# Neural Nets, Lasso regularization

How does one implement lasso regularization or elastic net on neural networks? (feed forward in particular). I know that closed form solutions for this problems don't exist, still how are they implemented? How do I compute the gradients?

Attention, I'm familiar with both procedures and what they accomplish, what I'm asking is how to implement them, how to formulate the gradients.

## 1 Answer

You could take a look at sparse autoencoders, which sometimes put a L1 penalty on the neural activations, which from an optimization point of view is similar to Lasso (L1 penalty on weights). Here is a Theano implementation. An alternative is given from the UFLDL tutorial:

This objective function presents one last problem - the L1 norm is not differentiable at 0, and hence poses a problem for gradient-based methods. While the problem can be solved using other non-gradient descent-based methods, we will "smooth out" the L1 norm using an approximation which will allow us to use gradient descent. To "smooth out" the L1 norm, we use $\sqrt{x^2 + \epsilon}$in place of $\left| x \right|$, where ε is a "smoothing parameter" which can also be interpreted as a sort of "sparsity parameter" (to see this, observe that when ε is large compared to x, the x + ε is dominated by ε, and taking the square root yields approximately $\sqrt{\epsilon}$).

WHAT YOU NEED TO DO:
• a. In the lasso regularization post, what expression takes the place of the absolute value of x in order to smooth out the L1 norm?
• b. Print the lasso regularization post from "How does one" to "compute the gradients?".
• c. Render this sentence from the lasso regularization post in Spanish: "This objective function presents one last problem - the L1 norm is not differentiable at 0, and hence poses a problem for gradient-based methods."

GIVEN RECORDS:
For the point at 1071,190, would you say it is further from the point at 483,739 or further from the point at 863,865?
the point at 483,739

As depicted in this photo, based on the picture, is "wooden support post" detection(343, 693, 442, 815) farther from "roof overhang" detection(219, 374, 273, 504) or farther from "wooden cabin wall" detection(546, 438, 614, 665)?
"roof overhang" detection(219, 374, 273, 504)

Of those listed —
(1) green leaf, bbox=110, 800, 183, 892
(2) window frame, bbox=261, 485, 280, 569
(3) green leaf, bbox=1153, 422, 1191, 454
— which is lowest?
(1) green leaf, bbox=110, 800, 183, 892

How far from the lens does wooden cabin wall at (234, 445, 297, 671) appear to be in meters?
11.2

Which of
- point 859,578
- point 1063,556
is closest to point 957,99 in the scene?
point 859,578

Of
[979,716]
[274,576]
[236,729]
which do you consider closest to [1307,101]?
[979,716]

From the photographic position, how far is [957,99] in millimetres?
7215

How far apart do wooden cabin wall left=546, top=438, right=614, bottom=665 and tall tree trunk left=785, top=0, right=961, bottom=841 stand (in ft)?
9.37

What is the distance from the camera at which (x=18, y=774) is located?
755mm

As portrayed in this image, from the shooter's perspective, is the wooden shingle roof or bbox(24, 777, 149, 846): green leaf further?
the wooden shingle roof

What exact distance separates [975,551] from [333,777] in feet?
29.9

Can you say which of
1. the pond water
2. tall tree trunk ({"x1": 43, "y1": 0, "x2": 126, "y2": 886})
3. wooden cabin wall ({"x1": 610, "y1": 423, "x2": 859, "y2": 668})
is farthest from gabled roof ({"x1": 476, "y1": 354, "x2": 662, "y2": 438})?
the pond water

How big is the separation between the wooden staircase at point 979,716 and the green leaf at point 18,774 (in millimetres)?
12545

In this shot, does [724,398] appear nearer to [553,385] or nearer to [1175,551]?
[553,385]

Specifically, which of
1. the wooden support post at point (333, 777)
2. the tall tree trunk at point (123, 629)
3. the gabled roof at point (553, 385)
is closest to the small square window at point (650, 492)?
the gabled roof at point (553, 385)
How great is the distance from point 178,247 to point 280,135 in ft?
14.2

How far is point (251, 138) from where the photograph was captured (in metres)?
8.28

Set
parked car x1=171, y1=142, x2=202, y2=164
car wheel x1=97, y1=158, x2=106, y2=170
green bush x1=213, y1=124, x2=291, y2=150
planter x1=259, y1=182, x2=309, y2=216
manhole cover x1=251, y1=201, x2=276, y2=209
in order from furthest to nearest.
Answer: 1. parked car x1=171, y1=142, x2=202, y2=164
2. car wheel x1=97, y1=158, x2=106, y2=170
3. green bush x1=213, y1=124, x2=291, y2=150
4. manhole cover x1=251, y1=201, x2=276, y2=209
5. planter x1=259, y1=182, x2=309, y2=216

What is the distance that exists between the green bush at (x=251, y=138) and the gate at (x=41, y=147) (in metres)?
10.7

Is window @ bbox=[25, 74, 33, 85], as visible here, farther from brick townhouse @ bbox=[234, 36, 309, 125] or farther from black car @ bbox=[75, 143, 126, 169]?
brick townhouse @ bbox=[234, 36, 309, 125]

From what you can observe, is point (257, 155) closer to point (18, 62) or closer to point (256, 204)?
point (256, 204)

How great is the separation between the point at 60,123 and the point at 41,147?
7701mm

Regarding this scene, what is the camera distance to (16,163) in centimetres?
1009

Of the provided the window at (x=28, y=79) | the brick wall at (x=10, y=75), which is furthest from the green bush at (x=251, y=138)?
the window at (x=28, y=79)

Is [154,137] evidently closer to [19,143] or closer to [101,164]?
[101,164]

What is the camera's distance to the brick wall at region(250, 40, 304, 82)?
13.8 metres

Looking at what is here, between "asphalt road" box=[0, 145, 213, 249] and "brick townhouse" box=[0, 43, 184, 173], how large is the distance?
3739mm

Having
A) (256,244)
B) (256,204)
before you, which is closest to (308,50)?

SOLUTION LIST:
• a. The square root of x squared plus ε.

• b.
How does one implement lasso regularization or elastic net on neural networks? (feed forward in particular). I know that closed form solutions for this problems don't exist, still how are they implemented? How do I compute the gradients?

• c. Esta función objetivo presenta un último problema: la norma L1 no es diferenciable en 0 y, por lo tanto, plantea un problema para los métodos basados en gradientes.